È il 1976, nella jugoslava ancora sotto il pugno di Tito, la Cecoslovacchia del blocco sovietico contende lo scettro di regina di Europa in finale alla Germania dell’Ovest, laureatasi campione del mondo solo due anni prima, nel 1974. I cechi non partono con i favori del pronostico ma in campo si muove tra le linee un giocatore dalla falcata particolare, il suo destro è di raffinata precisione.
Il risultato è incerto, nessuna delle squadre si arrende. Lo scontro non è solo sportivo ma, come accadrà spesso negli anni della guerra fredda, anche di importanza politica. Lo sport diviene terreno di contesa tra i blocchi, trionfo o sconfitta dei due modelli in lunga contesa.
Il match equilibrato finisce a reti inviolate, sarà il fato dei rigori a decidere la sorte dell’Europeo. Nello stadio della stella rossa di Belgrado, l’arbitro italiano Gonella è pronto a far partire la roulette dei calci piazzati dagli undici metri.
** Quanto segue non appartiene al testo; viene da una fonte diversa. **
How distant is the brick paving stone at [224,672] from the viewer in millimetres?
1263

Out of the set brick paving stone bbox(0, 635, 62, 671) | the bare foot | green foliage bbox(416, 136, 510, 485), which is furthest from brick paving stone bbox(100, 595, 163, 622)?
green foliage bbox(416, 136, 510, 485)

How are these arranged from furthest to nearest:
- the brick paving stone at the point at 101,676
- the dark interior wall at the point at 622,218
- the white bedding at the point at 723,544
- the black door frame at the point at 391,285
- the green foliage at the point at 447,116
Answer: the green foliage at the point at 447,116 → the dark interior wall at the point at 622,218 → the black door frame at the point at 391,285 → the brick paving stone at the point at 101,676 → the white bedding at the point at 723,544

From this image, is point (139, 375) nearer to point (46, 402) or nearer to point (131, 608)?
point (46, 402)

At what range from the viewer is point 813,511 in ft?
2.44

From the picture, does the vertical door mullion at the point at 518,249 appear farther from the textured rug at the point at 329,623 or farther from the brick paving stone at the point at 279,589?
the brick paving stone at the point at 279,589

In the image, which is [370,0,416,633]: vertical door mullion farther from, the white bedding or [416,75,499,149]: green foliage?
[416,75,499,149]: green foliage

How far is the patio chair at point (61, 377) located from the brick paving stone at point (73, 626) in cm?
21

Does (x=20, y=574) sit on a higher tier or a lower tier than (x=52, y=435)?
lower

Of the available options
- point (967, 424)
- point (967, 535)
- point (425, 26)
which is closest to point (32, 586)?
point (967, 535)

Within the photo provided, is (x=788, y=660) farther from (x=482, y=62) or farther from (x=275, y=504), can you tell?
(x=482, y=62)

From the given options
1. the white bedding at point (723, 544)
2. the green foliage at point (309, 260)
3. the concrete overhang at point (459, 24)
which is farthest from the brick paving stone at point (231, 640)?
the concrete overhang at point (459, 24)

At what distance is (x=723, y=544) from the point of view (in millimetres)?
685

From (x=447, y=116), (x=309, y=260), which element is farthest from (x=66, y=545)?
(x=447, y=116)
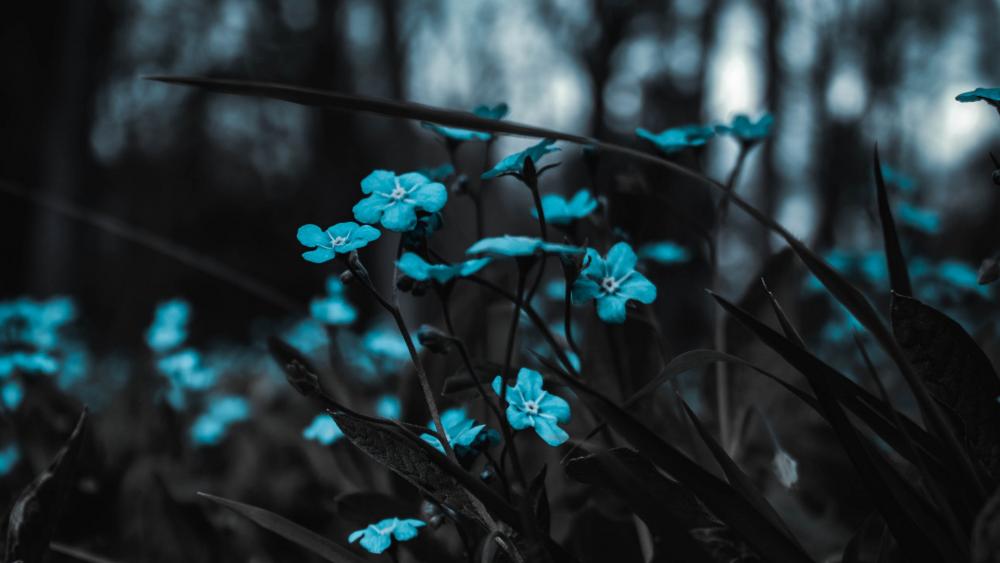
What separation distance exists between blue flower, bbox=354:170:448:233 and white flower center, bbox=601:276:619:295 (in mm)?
196

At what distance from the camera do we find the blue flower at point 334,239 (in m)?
0.81

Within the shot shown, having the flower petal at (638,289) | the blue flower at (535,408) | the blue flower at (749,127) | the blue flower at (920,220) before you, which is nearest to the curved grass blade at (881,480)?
the flower petal at (638,289)

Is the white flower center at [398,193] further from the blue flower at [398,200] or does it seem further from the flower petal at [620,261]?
the flower petal at [620,261]

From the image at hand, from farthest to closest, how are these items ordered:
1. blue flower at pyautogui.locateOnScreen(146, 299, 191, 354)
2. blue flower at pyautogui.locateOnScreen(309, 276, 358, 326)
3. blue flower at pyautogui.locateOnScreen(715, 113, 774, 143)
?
1. blue flower at pyautogui.locateOnScreen(146, 299, 191, 354)
2. blue flower at pyautogui.locateOnScreen(309, 276, 358, 326)
3. blue flower at pyautogui.locateOnScreen(715, 113, 774, 143)

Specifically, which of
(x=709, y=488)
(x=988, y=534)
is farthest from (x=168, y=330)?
(x=988, y=534)

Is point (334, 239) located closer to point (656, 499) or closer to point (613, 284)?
point (613, 284)

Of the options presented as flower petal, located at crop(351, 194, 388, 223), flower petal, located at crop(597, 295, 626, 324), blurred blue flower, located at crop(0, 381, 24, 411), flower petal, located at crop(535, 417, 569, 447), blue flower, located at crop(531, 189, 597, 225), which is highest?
flower petal, located at crop(351, 194, 388, 223)

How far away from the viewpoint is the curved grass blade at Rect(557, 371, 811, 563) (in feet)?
2.55

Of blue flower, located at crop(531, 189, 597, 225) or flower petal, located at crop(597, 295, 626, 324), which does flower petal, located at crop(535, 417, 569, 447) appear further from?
blue flower, located at crop(531, 189, 597, 225)

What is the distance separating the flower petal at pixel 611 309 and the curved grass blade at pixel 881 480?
0.39 feet

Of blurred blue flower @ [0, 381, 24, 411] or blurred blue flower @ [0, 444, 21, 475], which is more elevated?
blurred blue flower @ [0, 381, 24, 411]

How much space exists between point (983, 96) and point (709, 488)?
0.50m

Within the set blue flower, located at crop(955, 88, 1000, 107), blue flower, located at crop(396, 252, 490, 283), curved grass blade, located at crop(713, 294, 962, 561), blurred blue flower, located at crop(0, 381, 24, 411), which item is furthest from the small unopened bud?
blurred blue flower, located at crop(0, 381, 24, 411)

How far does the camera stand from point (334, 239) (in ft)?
2.79
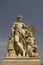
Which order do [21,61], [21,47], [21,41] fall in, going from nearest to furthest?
1. [21,61]
2. [21,47]
3. [21,41]

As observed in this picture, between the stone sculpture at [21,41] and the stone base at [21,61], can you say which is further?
the stone sculpture at [21,41]

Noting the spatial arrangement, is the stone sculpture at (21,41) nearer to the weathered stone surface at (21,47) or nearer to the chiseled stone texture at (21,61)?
the weathered stone surface at (21,47)

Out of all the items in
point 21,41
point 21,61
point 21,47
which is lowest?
point 21,61

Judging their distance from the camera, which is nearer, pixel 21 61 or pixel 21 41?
pixel 21 61

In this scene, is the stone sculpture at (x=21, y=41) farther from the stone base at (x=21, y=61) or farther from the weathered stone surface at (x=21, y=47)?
the stone base at (x=21, y=61)

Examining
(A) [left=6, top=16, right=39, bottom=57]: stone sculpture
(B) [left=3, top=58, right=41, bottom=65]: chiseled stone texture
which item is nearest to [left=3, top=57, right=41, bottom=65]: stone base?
(B) [left=3, top=58, right=41, bottom=65]: chiseled stone texture

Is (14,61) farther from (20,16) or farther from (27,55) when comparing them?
(20,16)

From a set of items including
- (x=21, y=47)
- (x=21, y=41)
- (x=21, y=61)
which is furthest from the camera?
(x=21, y=41)

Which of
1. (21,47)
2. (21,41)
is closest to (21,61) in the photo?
(21,47)

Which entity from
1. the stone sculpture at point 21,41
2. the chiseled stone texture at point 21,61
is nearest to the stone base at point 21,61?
the chiseled stone texture at point 21,61

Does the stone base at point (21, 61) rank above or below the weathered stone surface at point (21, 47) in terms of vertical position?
below

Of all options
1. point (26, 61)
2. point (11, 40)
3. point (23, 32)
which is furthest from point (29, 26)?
point (26, 61)

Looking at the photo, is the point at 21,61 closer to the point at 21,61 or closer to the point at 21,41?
the point at 21,61

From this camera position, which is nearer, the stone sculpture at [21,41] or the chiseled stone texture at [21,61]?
the chiseled stone texture at [21,61]
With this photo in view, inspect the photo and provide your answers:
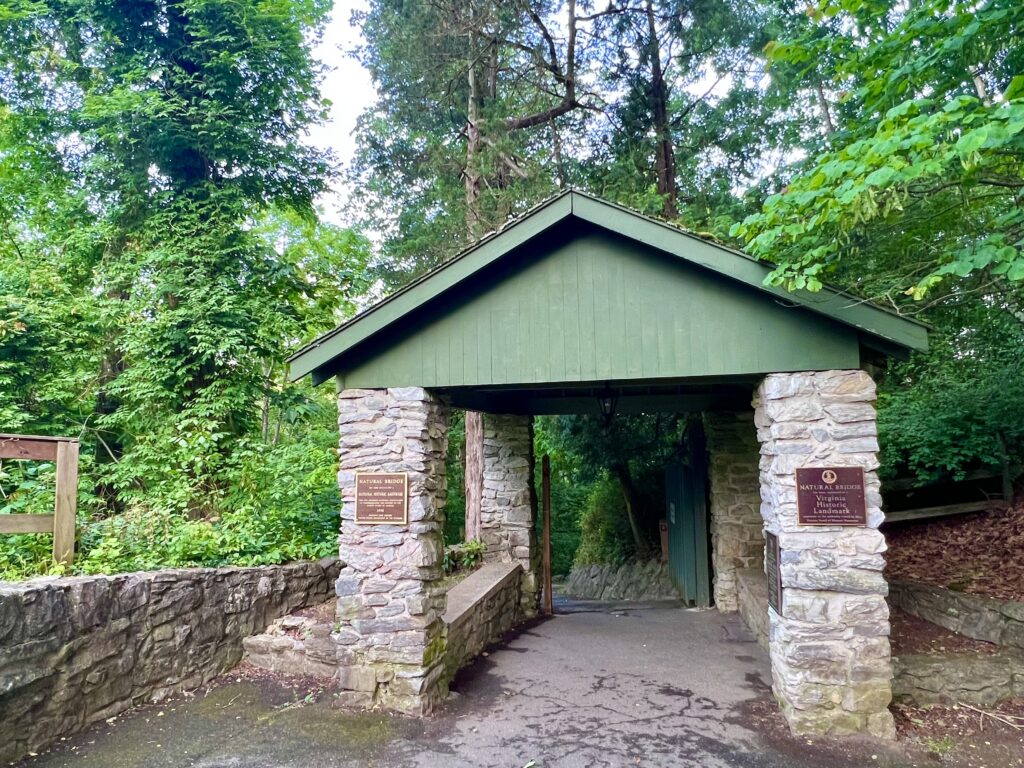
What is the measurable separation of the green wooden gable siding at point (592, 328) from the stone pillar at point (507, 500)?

Rigore dopo rigore la parità persiste mentre la tensione diventa sempre più palpabile. I giocatori si presentano dal dischetto uno dopo l’altro insaccando in rete. Il destino dell’uomo è fallace e così d’improvviso il suo fato si materializza nell’errore di Hoeness, attaccante del Bayern Monaco e futuro presidente del club bavarese. Il tiro decisivo spetta proprio a quel giocatore dai baffi ciondolanti. Panenka sistema il pallone sul dischetto e si allontana. La rincorsa sembra infinita, lunga quanto il tempo di pensare ad una vita passata e al suo futuro, tanti passi quanti sono i passi di una carriera ma anche quanto serve per allontanare la paura di sbagliare per poi correre verso quel tremendo pallone che deciderà tutto.
Panenka calcia e non sa che quel suo colpo mai visto diventerà di diritto una leggenda del calcio mondiale. Il pallone si inarca e con una traiettoria arcuata, disegnando la forma arcobalenica della gioia del gol, sorprende tutti e si insacca in rete: è nato il tiro a “cucchiaio”, sberleffo temuto dai portieri, pennellata d’artista tentata dai fuoriclasse del calcio, arrogante condanna per i non predestinati dal Dio del calcio.
La Cecoslovacchia è campione d’Europa, la Germania dell’Ovest è piegata dal cucchiaio di Panenka che rivelerà anni dopo, colto dal brivido di quel gesto folle: “Se avessi sbagliato quel rigore, avrei passato gli ultimi trent’anni della mia vita a lavorare in una qualche fabbrica del mio Paese. Unico rimpianto? Non averlo brevettato”.